> [SELECTED PASSAGE]:
It was a mixed up feeling day too. But i think overall, because of the dance, it brightened my day. But you, pretended i'm transparent, continue doing that kay. I dont know you too. 

2011년 1월 1일 토요일

새해 복 많이 받으세요!

Hello. I think i'm sick but i wished i could go to school on Monday instead of Tuesday. Firstly, FIRST WEEK OF SCHOOL IS ALWAYS NOTHING WHAT RIGHT? So i wanna go school instead of rotting at home :(

Have been having dance for 7hours these days practicing for orientation item. I swear we're in such a fuckin mess i wished i can just dont perform. Like i think even if i dont perform no one will know anything lor -.- Zzz. It sucks being tall. Forever hiding at the back. FOR WHO TO SEE SIA. Previously when we performed All that Jazz, i was always at the right side of the stage. Now i'm always at the left already. I feel so confused at which side to enter the stage sometimes because this item needs to keep exiting and entering. DAMN. I wish i can just stay on the damn stage so i wont get confused.

Like i've said on Facebook, the past three days was tedious. My whole leg and shoulders were aching so badly. & depression kept kicking in because so many people could do proper pirouettes. AND I COULDNT. Its like fuck. I kept telling myself WTF FUCK YOU JUST TURN. Still failed. I dont know why seriously. I think i couldnt spot fast enough. Ugh whatever, forget about this fucking depression thing.

> [TASK INSTRUCTIONS]:
a: In the blog entry, how many hours has the writer been spending at dance practice these days?
b: Do these statements agree with the blog entry? Answer yes or no for each, and quote the words from the entry that decide it.
(i) When performing All that Jazz, the writer was always on the right side of the stage.
(ii) The writer wished school could start on Tuesday instead of Monday.
(iii) After repeatedly urging themselves on, the writer managed a proper pirouette.
c: Write the next part of the blog entry about dance practice, picking up right after its last sentence.

> [DATA SEGMENT]:
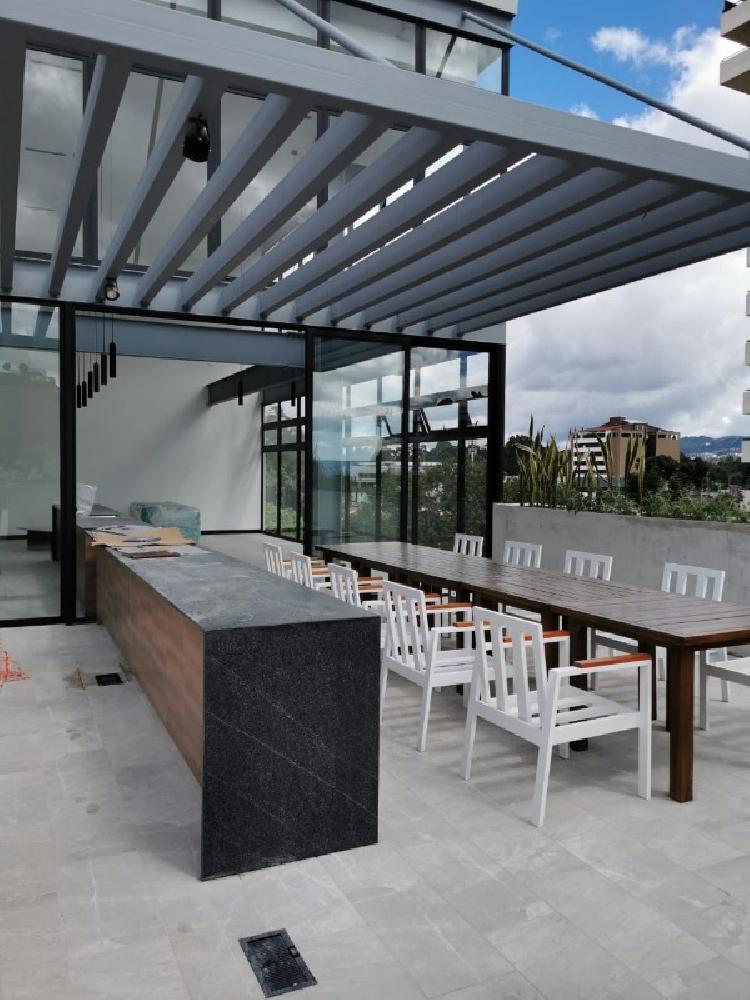 APARTAMENTO EN RENTA EN ZONA 14/MUNDO INMOBILIARIO — foto 9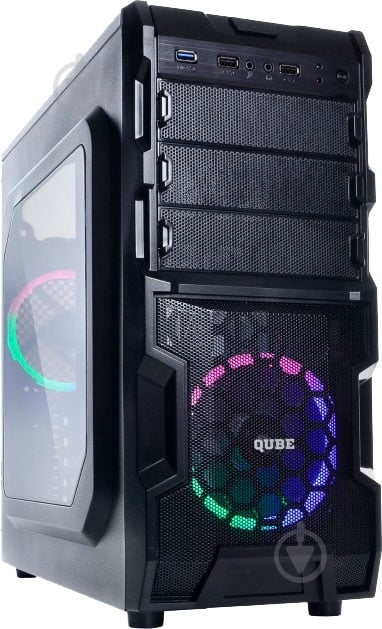 Корпус QUBE QB932A (QB932A_W3NU3) - фото 1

> [YOUR RESPONSES]:
a: Seven hours.

b:
(i) Yes: "Previously when we performed All that Jazz, i was always at the right side of the stage."
(ii) No: "i wished i could go to school on Monday instead of Tuesday."
(iii) No: "Still failed."

c:
New year's eve wasnt a very good day for me. But i saw Elvin Ng and Ruien :) Totally handsome. It's like the second time seeing Elvin ng. I shouldve seriously took a photo with him when he took the same plane as me last time when i went to Thailand. GOSH SERIOUSLY HE WAS STANDING RIGHT INFRONT OF MEEEEEE. *cries* When i came back i even got so emo because of that LMAO. I'm retarded i know.

Hmmmm I REALLY JUST WANT SCHOOL TO START. Screw that stupid orientation dance. NO MATTER WHAT I'LL STILL PUT IN MY BEST. I'm just praying juniors wont screw it up. Like those slower sec1s'10. DONT WORRY RELAX. JUST DANCE.